__What this exercise asks__.
1/ List each area measurement in the text about Loma Linda West, Texas, with its label and both of its units.
2/ From the text about Loma Linda West, Texas, reproduce word for word the part that opens with the words containing "- Zip Code: 78582" and closes with "the 2010 census.".

__Text for analysis__.
---------------

- Interactive map of Loma Linda West, Texas
- Coordinates: 26°25′14″N 98°55′49″W﻿ / ﻿26.42056°N 98.93028°W
- Country: United States
- State: Texas
- County: Starr

Area
- • Total: 0.1 sq mi (0.26 km^{2})
- • Land: 0.1 sq mi (0.26 km^{2})
- • Water: 0.0 sq mi (0 km^{2})

Population (2010)
- • Total: 114
- • Density: 1,100/sq mi (440/km^{2})
- Time zone: UTC-6 (Central (CST))
- • Summer (DST): UTC-5 (CDT)
- Zip Code: 78582

= Loma Linda West, Texas =

Loma Linda West is a census-designated place (CDP) in Starr County, Texas, United States. As of the 2020 census, Loma Linda West had a population of 98. This was a new CDP for the 2010 census.
==Geography==
Loma Linda West is located at (26.420471, -98.930372).

==Demographics==

Loma Linda West first appeared as a census designated place in the 2010 U.S. census.

---------------

__The data__.

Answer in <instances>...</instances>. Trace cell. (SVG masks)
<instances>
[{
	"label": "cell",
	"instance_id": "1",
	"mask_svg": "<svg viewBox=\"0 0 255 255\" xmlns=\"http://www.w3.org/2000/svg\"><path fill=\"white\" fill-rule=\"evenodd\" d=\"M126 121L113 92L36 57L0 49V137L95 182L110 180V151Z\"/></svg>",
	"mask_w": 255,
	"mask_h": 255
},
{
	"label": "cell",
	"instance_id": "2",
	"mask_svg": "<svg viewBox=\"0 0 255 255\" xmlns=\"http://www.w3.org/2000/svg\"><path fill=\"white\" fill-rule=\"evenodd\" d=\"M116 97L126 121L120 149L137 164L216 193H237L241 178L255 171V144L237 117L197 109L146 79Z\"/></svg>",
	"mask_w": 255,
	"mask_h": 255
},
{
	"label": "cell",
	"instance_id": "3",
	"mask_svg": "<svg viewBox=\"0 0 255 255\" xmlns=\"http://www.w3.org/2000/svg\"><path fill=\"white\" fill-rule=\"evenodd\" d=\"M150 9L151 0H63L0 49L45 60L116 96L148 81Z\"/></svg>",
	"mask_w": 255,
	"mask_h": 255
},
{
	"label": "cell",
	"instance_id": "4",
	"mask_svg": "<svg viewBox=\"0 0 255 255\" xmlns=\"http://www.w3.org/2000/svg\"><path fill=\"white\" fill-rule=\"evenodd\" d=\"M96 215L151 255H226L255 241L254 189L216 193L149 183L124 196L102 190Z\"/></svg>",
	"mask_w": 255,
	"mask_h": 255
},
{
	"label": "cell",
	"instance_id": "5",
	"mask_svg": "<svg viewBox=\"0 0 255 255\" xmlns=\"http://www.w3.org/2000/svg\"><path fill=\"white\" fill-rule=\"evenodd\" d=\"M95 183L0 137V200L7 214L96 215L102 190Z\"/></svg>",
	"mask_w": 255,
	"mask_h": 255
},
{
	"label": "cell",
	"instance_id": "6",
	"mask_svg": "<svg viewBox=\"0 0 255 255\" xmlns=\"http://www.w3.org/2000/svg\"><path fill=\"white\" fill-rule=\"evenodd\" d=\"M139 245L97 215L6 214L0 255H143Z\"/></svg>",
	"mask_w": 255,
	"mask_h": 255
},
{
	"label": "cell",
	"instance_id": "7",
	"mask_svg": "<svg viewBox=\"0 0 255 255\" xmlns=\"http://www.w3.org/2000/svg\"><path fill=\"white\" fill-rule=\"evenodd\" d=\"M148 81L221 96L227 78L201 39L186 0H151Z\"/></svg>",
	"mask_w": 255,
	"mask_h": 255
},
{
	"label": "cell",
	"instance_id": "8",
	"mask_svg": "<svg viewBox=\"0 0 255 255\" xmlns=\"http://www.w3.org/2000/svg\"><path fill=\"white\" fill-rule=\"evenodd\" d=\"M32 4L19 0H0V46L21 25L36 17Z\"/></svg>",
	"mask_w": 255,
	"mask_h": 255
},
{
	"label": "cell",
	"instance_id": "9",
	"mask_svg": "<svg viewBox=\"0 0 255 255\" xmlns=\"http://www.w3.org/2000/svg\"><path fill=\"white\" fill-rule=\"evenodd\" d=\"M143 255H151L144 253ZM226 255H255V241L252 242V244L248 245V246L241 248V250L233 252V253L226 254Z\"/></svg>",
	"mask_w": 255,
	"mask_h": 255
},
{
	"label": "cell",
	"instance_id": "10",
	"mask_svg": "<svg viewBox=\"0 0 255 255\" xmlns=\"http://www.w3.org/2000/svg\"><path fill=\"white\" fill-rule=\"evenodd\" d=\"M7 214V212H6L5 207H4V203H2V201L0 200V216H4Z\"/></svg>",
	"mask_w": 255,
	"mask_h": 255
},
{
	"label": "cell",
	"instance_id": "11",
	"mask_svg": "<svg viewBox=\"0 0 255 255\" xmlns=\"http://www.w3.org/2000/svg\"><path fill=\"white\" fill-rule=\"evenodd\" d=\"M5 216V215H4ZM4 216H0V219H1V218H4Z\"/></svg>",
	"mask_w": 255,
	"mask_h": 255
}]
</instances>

---------------

__Your responses__.
1/
- Total: 0.1 sq mi (0.26 km²)
- Land: 0.1 sq mi (0.26 km²)
- Water: 0.0 sq mi (0 km²)

2/
- Zip Code: 78582

= Loma Linda West, Texas =

Loma Linda West is a census-designated place (CDP) in Starr County, Texas, United States. As of the 2020 census, Loma Linda West had a population of 98. This was a new CDP for the 2010 census.